TASK GOAL
Recast the stretch from the line containing "How far would" through the line containing "2875 millimetres" in the records below as a Markdown table with the columns Row and Line, skipping blank lines.

────────────────────

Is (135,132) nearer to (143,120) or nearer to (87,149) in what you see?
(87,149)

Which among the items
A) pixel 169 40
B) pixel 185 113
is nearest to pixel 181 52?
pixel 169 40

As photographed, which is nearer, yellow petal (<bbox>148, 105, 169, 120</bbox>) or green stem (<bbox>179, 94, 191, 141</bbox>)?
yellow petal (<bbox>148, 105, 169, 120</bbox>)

────────────────────

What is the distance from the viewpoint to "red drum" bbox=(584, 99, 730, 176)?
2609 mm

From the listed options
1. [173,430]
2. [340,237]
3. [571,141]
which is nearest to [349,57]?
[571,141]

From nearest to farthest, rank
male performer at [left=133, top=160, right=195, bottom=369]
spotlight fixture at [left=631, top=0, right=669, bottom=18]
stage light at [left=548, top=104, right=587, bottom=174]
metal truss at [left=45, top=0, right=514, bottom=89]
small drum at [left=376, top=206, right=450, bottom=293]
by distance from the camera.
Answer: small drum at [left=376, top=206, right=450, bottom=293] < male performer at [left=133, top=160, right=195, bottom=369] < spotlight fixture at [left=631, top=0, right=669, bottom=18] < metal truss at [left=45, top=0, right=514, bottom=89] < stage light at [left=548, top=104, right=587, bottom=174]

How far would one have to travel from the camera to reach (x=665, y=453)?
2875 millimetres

────────────────────

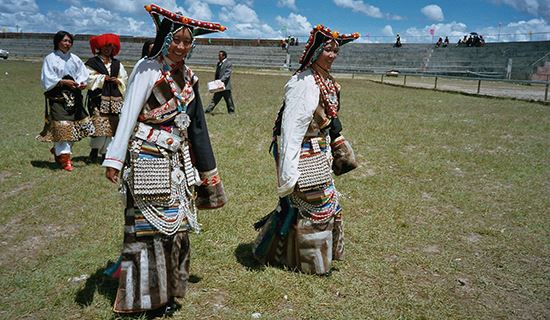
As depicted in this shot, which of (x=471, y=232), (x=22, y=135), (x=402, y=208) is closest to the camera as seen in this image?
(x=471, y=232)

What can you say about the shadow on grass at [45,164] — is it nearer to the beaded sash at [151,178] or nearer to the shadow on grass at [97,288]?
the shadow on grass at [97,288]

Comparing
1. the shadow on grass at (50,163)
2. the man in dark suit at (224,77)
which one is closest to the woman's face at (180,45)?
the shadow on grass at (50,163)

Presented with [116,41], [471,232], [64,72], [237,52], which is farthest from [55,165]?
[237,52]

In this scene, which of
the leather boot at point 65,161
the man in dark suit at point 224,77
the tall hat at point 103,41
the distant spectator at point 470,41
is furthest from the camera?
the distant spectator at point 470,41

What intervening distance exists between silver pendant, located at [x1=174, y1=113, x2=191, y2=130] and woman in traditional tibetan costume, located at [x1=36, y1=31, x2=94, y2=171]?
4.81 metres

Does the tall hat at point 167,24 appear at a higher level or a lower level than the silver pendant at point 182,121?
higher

────────────────────

EXPECTED OUTPUT
| Row | Line |
|---|---|
| 1 | How far would one have to travel from the camera to reach (x=665, y=453)? |
| 2 | 2875 millimetres |